Okay, SoConfused and Wellsie, I'm going to jump in with both feet!

I am a little bit further down the road than you two, but it is the SAME road. Have been married 19yrs (together 22yrs) to a controlling man who wants everything HIS WAY. We have a 14yo daughter.

*SoConfused:* You KNOW your life would be better without him. You are happier when he is not around, not walking on eggshells, trying endlessly to keep him happy so he doesn't explode (but he doesn't seem to mind p*ssing off you and your son...as long as HE's happy.) 

Look at this marriage through your SON's eyes! He is learning how to be a man by watching his father. Are these the lessons you want him to learn? He is entitled to everything he wants because he owns a penis, everyone should do as HE demands because he is the man/husband/father. He is learning about being married/how to treat a wife by watching the both of you. Are these the lessons you want him to learn? Would you be proud if, 20 years from now, you saw HIM treating his own wife (and mother of his child/children) this way?

» Given information:
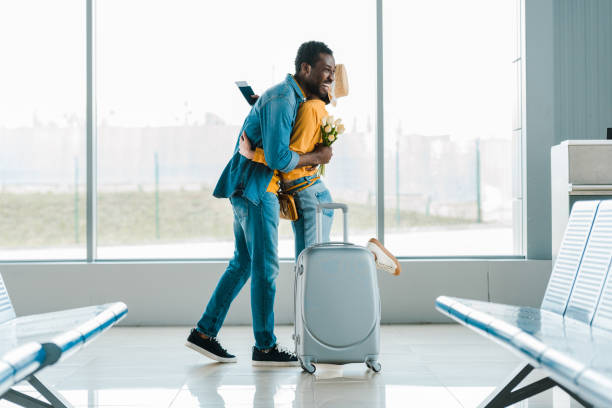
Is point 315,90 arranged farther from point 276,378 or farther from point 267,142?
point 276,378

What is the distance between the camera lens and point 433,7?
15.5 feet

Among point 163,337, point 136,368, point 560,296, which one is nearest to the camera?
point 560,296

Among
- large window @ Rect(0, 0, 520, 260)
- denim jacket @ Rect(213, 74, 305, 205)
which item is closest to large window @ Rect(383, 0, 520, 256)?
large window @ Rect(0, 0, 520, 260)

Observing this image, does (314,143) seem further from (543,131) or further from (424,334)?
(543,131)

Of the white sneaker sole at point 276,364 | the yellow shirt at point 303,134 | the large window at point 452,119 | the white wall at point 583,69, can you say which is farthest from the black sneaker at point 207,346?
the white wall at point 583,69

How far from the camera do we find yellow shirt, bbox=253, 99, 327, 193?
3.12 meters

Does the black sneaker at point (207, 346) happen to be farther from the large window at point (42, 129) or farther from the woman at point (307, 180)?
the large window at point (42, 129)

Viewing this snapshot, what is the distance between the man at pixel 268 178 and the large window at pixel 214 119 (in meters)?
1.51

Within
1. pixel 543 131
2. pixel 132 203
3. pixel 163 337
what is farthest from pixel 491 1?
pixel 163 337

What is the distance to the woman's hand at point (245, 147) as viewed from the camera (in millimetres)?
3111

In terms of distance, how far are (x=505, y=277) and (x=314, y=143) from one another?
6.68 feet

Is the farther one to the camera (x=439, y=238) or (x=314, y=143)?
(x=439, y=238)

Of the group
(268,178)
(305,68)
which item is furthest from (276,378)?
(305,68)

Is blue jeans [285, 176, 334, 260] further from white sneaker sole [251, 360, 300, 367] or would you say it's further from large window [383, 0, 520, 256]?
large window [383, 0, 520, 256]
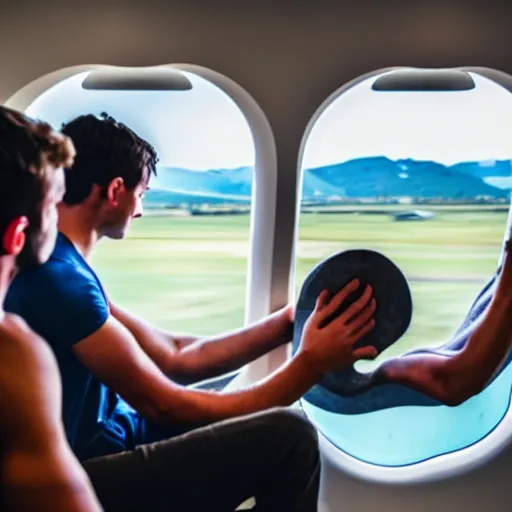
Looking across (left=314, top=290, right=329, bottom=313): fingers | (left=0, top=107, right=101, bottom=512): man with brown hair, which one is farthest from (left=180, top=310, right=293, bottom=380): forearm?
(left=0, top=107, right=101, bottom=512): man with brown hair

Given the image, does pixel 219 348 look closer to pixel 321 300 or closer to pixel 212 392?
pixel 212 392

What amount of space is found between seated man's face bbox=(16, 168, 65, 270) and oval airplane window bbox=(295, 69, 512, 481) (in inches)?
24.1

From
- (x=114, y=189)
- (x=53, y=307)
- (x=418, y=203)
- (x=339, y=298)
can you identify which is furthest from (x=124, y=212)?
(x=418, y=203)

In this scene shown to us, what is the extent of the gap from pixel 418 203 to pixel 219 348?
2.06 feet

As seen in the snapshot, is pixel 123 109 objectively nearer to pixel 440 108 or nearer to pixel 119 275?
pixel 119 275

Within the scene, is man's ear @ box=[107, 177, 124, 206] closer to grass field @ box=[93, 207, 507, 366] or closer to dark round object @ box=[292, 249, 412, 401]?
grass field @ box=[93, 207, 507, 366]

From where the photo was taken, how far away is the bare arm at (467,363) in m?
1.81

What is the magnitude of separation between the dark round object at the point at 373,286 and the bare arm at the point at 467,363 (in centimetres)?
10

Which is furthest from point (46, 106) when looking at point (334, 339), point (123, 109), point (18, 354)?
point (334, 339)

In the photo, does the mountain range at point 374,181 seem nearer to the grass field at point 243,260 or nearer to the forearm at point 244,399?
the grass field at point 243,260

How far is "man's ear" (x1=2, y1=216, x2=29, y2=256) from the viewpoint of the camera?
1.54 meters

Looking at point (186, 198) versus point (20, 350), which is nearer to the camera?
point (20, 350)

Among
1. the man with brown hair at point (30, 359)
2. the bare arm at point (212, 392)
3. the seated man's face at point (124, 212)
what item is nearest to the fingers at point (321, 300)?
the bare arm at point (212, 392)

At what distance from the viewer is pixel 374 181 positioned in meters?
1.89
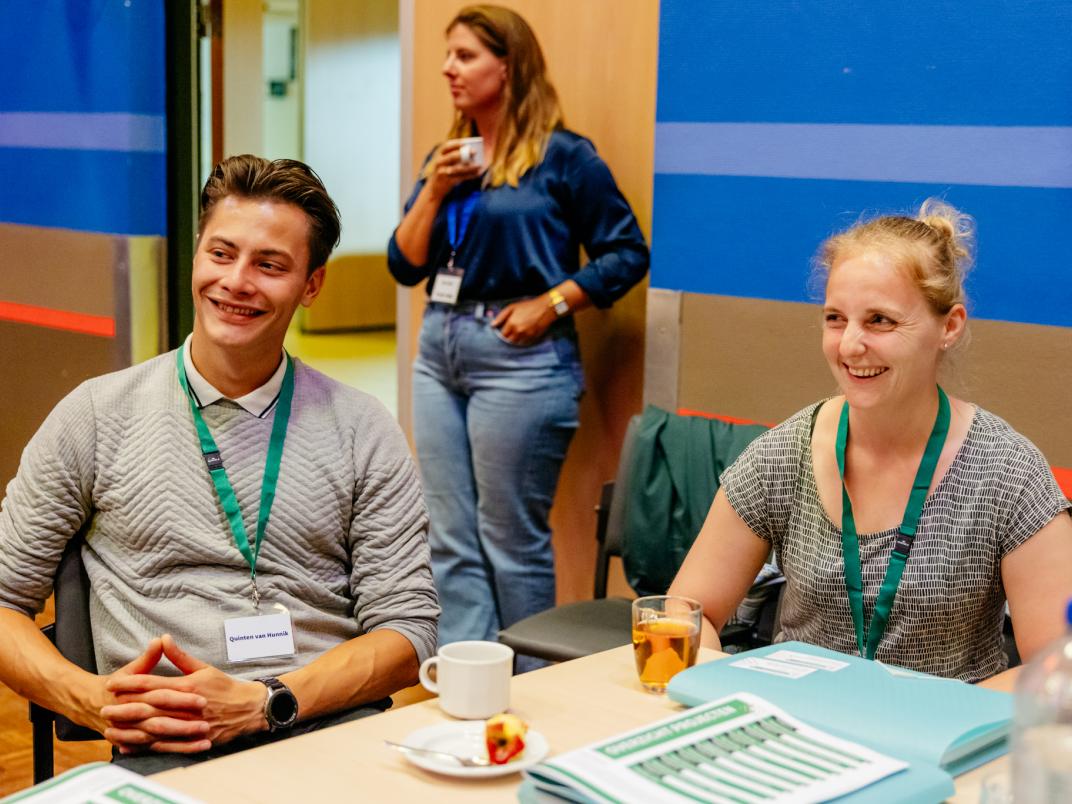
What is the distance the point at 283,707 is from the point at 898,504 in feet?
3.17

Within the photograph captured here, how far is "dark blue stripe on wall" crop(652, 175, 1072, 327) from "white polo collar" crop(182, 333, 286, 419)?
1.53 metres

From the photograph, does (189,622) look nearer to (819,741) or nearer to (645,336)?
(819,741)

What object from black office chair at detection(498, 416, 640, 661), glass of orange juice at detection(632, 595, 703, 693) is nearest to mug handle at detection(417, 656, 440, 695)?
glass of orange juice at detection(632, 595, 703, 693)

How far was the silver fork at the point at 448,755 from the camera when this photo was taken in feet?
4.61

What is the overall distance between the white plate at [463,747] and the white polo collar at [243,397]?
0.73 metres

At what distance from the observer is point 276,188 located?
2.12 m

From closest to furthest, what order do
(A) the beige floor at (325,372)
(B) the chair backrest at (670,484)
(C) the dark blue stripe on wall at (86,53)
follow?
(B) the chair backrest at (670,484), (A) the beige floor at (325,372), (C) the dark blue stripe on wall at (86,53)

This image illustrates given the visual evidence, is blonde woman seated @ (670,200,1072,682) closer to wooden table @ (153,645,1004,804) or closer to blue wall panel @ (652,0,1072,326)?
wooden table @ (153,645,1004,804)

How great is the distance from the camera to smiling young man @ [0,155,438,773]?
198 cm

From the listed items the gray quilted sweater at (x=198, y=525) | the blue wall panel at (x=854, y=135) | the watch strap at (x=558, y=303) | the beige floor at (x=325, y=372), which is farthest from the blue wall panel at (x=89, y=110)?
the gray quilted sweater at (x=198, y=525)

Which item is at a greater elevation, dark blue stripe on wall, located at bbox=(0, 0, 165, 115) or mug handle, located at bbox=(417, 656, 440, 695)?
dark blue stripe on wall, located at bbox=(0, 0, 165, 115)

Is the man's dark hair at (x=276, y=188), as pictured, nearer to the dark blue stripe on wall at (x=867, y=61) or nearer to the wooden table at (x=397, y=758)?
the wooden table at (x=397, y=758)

» Work to complete:
1 – List every number that appears in the forum post about the controlling marriage, and say what each one counts.
2 – In the forum post about the controlling marriage, repeat the text between "I am a little" and "as HE's happy.)", inclusive.
3 – Write the next part of the forum post about the controlling marriage, continuing from its last sentence.

» Exercise results:
1 –
- 19: the years the writer has been married
- 22: the years the writer and her husband have been together
- 14: the age of the writer's daughter
- 20: the years from now when SoConfused might see her son treating his own wife this way

2 –
I am a little bit further down the road than you two, but it is the SAME road. Have been married 19yrs (together 22yrs) to a controlling man who wants everything HIS WAY. We have a 14yo daughter.

*SoConfused:* You KNOW your life would be better without him. You are happier when he is not around, not walking on eggshells, trying endlessly to keep him happy so he doesn't explode (but he doesn't seem to mind p*ssing off you and your son...as long as HE's happy.)

3 –
Don't you know that your son REALIZES that HE is NOT IMPORTANT to your husband? Don't you think that hurts him and breaks his heart? Yes, your son needs a father figure. It does NOT have to be THIS MAN just because he is the biological contributor. Your husband is certainly not an EMOTIONAL or spiritual contributor to your son!

Yes, your husband has made some changes for the better. He should have done that ANYWAY just to be a better man. YOU have given him multiple chances (after he tried to have an affair, after you have explained his bad temper, after you told him what you NEED to be happy in this marriage.) He has made some changes. But he hasn't made ENOUGH changes, or the damage is too far along, for you to care any more at this point. Quit worrying about being 'fair' to HIM. Be FAIR to yourself and, more importantly, to YOUR SON.

MOVE ON. Move on for yourself, because you can't see yourself suffering and existing like this for 40 more years. Move on for your son, so HE can see what healthy relationships are SUPPOSED to look like. If he never sees one, how will he ever HAVE one???

Get yourself in IC after you split with your husband and fix your own problems. Otherwise, you cannot be a healthy model of adulthood for your son. If you eventually meet a wonderful man who loves you and your son, YOU have to be ready to have a GREAT HEALTHY marriage....and you can't do that until YOU own up to YOUR OWN problems and FIX THEM.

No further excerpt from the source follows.